**Material for the task**
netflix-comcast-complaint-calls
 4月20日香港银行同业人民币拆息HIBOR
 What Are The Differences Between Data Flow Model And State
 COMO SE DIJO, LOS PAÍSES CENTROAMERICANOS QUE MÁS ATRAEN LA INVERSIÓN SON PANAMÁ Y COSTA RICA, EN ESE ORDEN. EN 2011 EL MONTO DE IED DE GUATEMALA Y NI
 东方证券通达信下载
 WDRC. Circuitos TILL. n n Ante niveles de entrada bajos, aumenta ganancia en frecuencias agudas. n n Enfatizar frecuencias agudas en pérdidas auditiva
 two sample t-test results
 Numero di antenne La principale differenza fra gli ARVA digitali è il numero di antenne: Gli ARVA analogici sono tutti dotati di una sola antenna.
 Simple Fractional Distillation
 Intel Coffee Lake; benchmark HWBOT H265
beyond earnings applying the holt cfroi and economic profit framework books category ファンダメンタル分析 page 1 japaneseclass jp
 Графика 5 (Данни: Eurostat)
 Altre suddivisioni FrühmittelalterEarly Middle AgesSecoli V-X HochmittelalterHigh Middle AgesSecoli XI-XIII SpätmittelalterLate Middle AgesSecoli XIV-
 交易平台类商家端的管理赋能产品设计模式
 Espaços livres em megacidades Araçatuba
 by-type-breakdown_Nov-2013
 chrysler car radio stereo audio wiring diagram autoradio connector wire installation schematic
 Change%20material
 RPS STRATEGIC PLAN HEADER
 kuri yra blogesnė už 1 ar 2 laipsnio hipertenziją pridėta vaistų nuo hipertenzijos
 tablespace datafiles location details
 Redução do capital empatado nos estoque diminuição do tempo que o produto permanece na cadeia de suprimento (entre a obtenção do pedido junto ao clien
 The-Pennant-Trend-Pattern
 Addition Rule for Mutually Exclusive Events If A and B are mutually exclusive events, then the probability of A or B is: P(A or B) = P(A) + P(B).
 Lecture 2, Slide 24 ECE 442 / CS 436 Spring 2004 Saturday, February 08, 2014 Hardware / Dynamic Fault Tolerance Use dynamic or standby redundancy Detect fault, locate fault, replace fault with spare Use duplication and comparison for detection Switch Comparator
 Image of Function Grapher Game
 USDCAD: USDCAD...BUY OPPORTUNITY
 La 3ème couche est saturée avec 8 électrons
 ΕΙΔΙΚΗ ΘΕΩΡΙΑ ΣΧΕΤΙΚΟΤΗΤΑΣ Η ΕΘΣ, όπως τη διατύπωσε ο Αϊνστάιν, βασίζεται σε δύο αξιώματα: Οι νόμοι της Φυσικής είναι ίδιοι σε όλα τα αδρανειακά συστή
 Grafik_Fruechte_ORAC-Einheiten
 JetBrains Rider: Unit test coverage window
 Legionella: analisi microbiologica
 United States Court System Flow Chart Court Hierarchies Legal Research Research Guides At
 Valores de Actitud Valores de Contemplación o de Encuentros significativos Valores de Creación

**What the exercise asks**
The material above must be output in full. Keep every word as it is.

**Response area**
netflix-comcast-complaint-calls
 4月20日香港银行同业人民币拆息HIBOR
 What Are The Differences Between Data Flow Model And State
 COMO SE DIJO, LOS PAÍSES CENTROAMERICANOS QUE MÁS ATRAEN LA INVERSIÓN SON PANAMÁ Y COSTA RICA, EN ESE ORDEN. EN 2011 EL MONTO DE IED DE GUATEMALA Y NI
 东方证券通达信下载
 WDRC. Circuitos TILL. n n Ante niveles de entrada bajos, aumenta ganancia en frecuencias agudas. n n Enfatizar frecuencias agudas en pérdidas auditiva
 two sample t-test results
 Numero di antenne La principale differenza fra gli ARVA digitali è il numero di antenne: Gli ARVA analogici sono tutti dotati di una sola antenna.
 Simple Fractional Distillation
 Intel Coffee Lake; benchmark HWBOT H265
beyond earnings applying the holt cfroi and economic profit framework books category ファンダメンタル分析 page 1 japaneseclass jp
 Графика 5 (Данни: Eurostat)
 Altre suddivisioni FrühmittelalterEarly Middle AgesSecoli V-X HochmittelalterHigh Middle AgesSecoli XI-XIII SpätmittelalterLate Middle AgesSecoli XIV-
 交易平台类商家端的管理赋能产品设计模式
 Espaços livres em megacidades Araçatuba
 by-type-breakdown_Nov-2013
 chrysler car radio stereo audio wiring diagram autoradio connector wire installation schematic
 Change%20material
 RPS STRATEGIC PLAN HEADER
 kuri yra blogesnė už 1 ar 2 laipsnio hipertenziją pridėta vaistų nuo hipertenzijos
 tablespace datafiles location details
 Redução do capital empatado nos estoque diminuição do tempo que o produto permanece na cadeia de suprimento (entre a obtenção do pedido junto ao clien
 The-Pennant-Trend-Pattern
 Addition Rule for Mutually Exclusive Events If A and B are mutually exclusive events, then the probability of A or B is: P(A or B) = P(A) + P(B).
 Lecture 2, Slide 24 ECE 442 / CS 436 Spring 2004 Saturday, February 08, 2014 Hardware / Dynamic Fault Tolerance Use dynamic or standby redundancy Detect fault, locate fault, replace fault with spare Use duplication and comparison for detection Switch Comparator
 Image of Function Grapher Game
 USDCAD: USDCAD...BUY OPPORTUNITY
 La 3ème couche est saturée avec 8 électrons
 ΕΙΔΙΚΗ ΘΕΩΡΙΑ ΣΧΕΤΙΚΟΤΗΤΑΣ Η ΕΘΣ, όπως τη διατύπωσε ο Αϊνστάιν, βασίζεται σε δύο αξιώματα: Οι νόμοι της Φυσικής είναι ίδιοι σε όλα τα αδρανειακά συστή
 Grafik_Fruechte_ORAC-Einheiten
 JetBrains Rider: Unit test coverage window
 Legionella: analisi microbiologica
 United States Court System Flow Chart Court Hierarchies Legal Research Research Guides At
 Valores de Actitud Valores de Contemplación o de Encuentros significativos Valores de Creación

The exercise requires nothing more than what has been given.